■ Information shown:
((

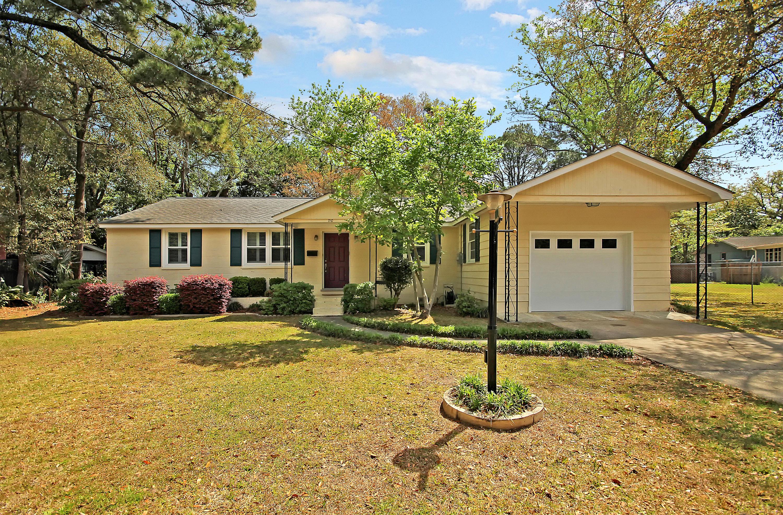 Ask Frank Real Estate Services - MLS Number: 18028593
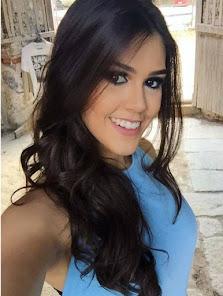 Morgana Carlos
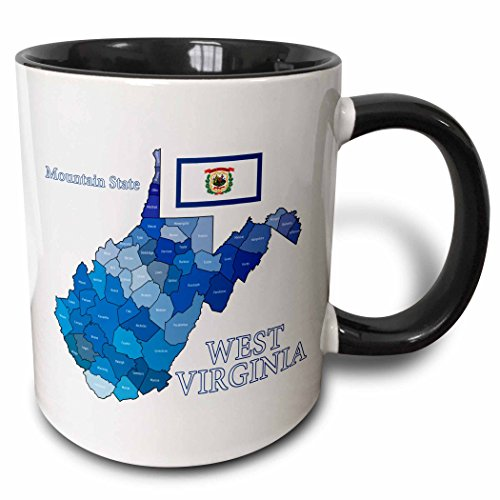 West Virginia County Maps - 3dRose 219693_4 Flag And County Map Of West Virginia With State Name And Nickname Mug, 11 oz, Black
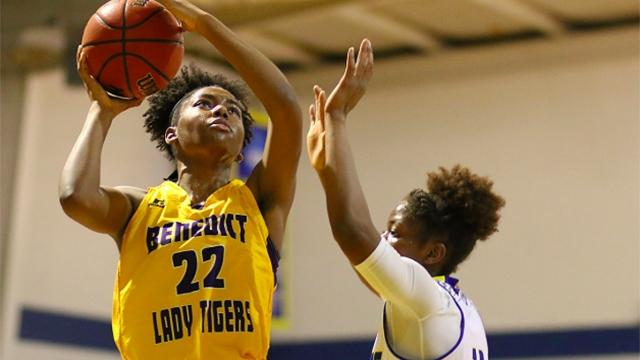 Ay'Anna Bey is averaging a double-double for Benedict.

))

■ The problem: Once more, please print all the lines above exactly, without their pictures.

■ Exercise answer:
 Ask Frank Real Estate Services - MLS Number: 18028593
 Morgana Carlos
 West Virginia County Maps - 3dRose 219693_4 Flag And County Map Of West Virginia With State Name And Nickname Mug, 11 oz, Black
 Ay'Anna Bey is averaging a double-double for Benedict.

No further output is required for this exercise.